I cracked up laughin’, an ogre laugh, which meant my growl was rippin’ up my chest. The other four looked at me.

Didn’t they know? I thought everyone knew. Clearly not those bigot-Northerners. When I managed to control my laughin’ I explained.

“We don’t have an embassy. Never had an ambassador. Never needed one. We don’t send ambassadors anywhere. We trade freely. Don’t have an army, a navy, an air force. We’re the world’s libertarians.” I gawked at them. How could they not know that?

“Really? I didn’t know that,” Hroli said.

I asked her if she lives in the Range.

She dipped her head a tiny bit. “Born and raised.”

“How do ya coordinate infrastructure?” Nuel asked.

I shook my head. I wasn’t gonna teach a civics lesson. Didn't have the energy.

“So they’ve taken hostages,” I mumbled. “Never would have seen that comin’.”

“Uh. Weren’t they trying to use us as hostages?” Ponwr asked.

I shrugged, which tweaked my chest. And back. He had a point. Four questions hit me at once. I waved at them to leave me alone, and asked Frip for the phone.

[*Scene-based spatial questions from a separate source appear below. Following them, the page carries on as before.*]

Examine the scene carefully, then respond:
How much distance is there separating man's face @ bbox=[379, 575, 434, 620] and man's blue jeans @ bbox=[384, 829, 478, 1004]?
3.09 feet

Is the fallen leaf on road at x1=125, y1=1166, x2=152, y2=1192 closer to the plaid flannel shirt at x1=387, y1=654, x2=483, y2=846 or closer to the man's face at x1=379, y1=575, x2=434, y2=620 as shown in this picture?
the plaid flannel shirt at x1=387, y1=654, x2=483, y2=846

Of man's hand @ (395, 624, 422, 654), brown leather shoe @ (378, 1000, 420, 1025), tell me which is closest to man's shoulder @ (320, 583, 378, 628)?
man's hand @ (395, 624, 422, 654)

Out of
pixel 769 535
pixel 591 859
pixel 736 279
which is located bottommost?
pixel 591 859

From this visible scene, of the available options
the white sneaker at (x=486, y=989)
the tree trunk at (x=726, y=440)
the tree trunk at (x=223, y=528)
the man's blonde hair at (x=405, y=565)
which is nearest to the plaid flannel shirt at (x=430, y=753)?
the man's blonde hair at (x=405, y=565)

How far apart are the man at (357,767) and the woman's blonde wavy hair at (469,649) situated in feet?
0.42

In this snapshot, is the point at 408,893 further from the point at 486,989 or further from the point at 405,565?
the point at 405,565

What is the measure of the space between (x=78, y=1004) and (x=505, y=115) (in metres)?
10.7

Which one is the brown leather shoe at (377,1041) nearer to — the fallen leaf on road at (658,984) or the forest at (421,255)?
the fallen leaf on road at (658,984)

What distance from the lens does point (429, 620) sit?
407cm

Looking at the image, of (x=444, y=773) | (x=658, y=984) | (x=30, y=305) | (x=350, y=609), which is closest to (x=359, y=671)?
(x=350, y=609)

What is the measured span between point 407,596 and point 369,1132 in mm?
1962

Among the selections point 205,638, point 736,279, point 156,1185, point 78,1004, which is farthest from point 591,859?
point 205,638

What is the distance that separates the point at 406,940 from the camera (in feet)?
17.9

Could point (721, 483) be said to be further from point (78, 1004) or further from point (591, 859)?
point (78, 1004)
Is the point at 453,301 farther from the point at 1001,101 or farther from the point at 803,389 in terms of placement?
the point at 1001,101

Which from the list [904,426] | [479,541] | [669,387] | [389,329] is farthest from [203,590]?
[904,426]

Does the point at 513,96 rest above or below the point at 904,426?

“I’m busy,” Papa grouched a moment later.

“I just heard they’ve taken hostages.”

He harrumphed. “They aren’t callin’ it that. The tourists in the Hamlet are scurryin’ home though, in case we decide to start arrestin’ folk.”

We don’t have a single jail. We expel folk. We figger that’s bad, not to be allowed into the Range again.

“The Hamlet folk angry?” I asked.

“I think they’re excited to have some free time before the blizzards come.”

I snorted. Best human laugh I have. Think I got that from Dave. I asked Papa if he’d been talkin’ with Doke.

“Lordy. The bull won’t let me be. He’s nearly in a lather. I keep tellin’ him to relax. He says, shouldn’t we be doing something, and I ask him what.”

“Ya didn’t tell him about our idea?” I asked.

“I didn’t figger that council business,” he said.

The plane suddenly dipped. I lunged forward in my seat. The four of us were screamin’ like orcs. The orc was screamin’ at us to shut up.

“Just a down draft, ya idjits.”

“What was all the noise?” Papa asked.

“I thought for a moment the North had shot us down.”

“Where are ya?” he asked.

“Uh. Somewhere about seven thousand feet,” I said.

“What?” Clearly he forgot Hroli was pickin’ us up.

The phone started to ping. Low battery. Another disaster. I asked Frip for the cord.

“Ya sound like ya got plenty to fret about there,” Papa said. “Why don’t ya let me worry about things here.”

The phone went dead before I could answer him. Frip couldn’t find the charger.

An hour later a red and white, Northern Coast Guard plane veered toward us. After a little cracklin’ on the radio, some lieutenant somebody was demandin’ we follow him to the nearest airport to land. I looked at Hroli.

She shrugged. “Didn’t see that comin’.”